# [PASSAGE TO READ]
▼▼▼

Fixed back

Rhiann Marie - Round the World
Stewart Graham
Thu 3 Feb 2011 03:58
Thursday 3rd February 1030 local 0230 UTC

Gong xi pa chai! It is Chinese new year today and I am in hospital in Penang.

Now that I have had what appears to be a successful operation I can explain just a little about the dangerously critical condition I was in after my injury and a little more about what happened.

I was flung at force off the back of the moto crosser and though I have had this kind of fall many times off road over the 33 years I have been riding motorcycles I have never suffered a serious injury before.

On Tuesday I was unlucky in that I landed flat on my back across the broken branch of a tree which was lying on the ground. I broke the branch and the branch broke my back.

At first I thought possibly my back was just bruised but I quickly realised something serious was amiss. I tried to stand but could not. I almost slipped into unconciouness several times. My right leg initially was numb and then my left leg became progressively number. I hobbled crawled and was supported on either side by a couple of the motocross hirers staff who my riding buddy had called to assist. I was not too far off the road but we had to work our way through a stream and of course over rough ground to get to the road. From there I was taken in the back of a small car to a clinic. This trip was excrutiatingly painful - pain like I have never even conceived of before in my life. It was a very long twenty minute journe. From there I was transferred to the Langkawi General hospital who did x- rays and a CT scan confirming what they made as a provisional diagnosis.

▲▲▲

# [Scene geometry reasoning data]

▼▼▼

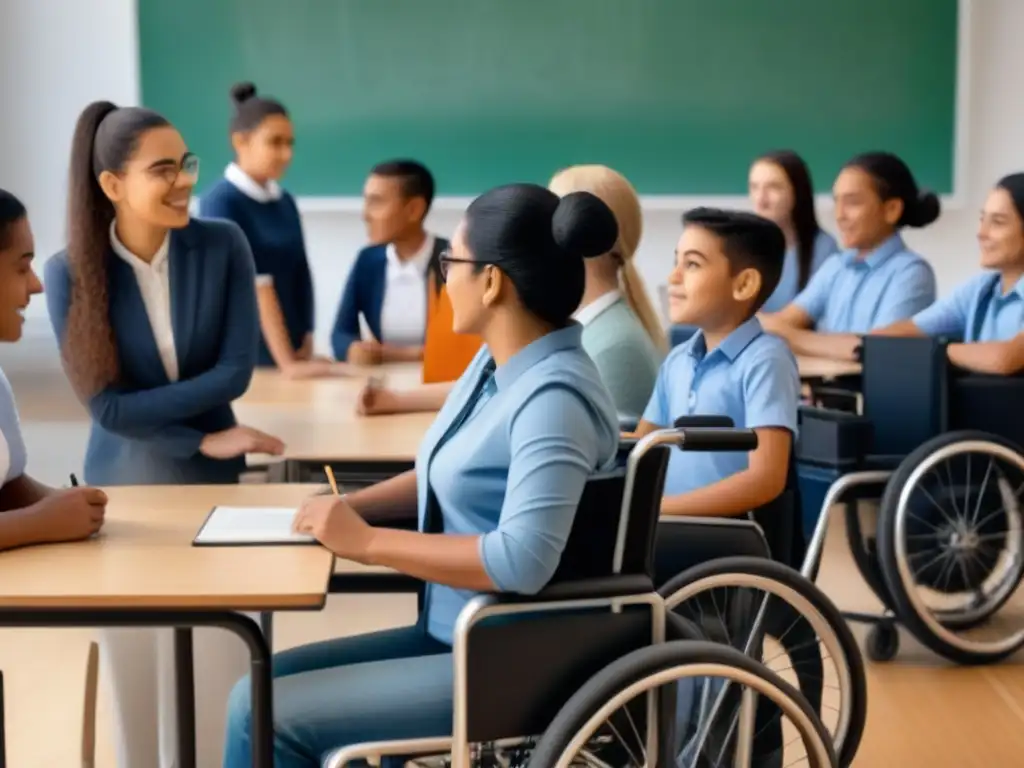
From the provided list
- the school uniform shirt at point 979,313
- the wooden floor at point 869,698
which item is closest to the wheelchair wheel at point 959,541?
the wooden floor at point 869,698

▲▲▲
▼▼▼

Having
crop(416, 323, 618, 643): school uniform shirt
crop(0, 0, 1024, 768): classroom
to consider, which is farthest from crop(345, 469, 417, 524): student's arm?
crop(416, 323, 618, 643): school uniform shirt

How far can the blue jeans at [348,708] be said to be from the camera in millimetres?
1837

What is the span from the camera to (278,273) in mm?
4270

▲▲▲
▼▼▼

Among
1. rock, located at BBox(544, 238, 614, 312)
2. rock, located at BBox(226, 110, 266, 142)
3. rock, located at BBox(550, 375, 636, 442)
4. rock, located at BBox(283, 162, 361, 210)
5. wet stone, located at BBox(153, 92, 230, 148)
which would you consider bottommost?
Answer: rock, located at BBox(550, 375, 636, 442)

▲▲▲

# [COMPLETE THE FOLLOWING]
A - Based on the back-injury post, do the following statements agree with it? (i) The writer had suffered serious injuries in earlier motorcycle falls. (ii) The writer landed on a broken tree branch lying on the ground. (iii) The writer's left leg went numb before the right leg. Answer yes or no for each, quoting the deciding words.
B - In the back-injury post, why does the writer call the Tuesday fall unlucky, when such falls had happened many times before? Answer in one to three sentences.
C - Print the stretch of the back-injury post from "Gong xi pa chai!" through "broke my back.".

# [PER-TASK OUTPUTS]
A -
(i) No: "I have never suffered a serious injury before."
(ii) Yes: "I landed flat on my back across the broken branch of a tree which was lying on the ground."
(iii) No: "My right leg initially was numb and then my left leg became progressively number."

B - This time the writer landed flat on their back across a broken tree branch lying on the ground. The branch broke, and it also broke the writer's back.

C -
Gong xi pa chai! It is Chinese new year today and I am in hospital in Penang.

Now that I have had what appears to be a successful operation I can explain just a little about the dangerously critical condition I was in after my injury and a little more about what happened.

I was flung at force off the back of the moto crosser and though I have had this kind of fall many times off road over the 33 years I have been riding motorcycles I have never suffered a serious injury before.

On Tuesday I was unlucky in that I landed flat on my back across the broken branch of a tree which was lying on the ground. I broke the branch and the branch broke my back.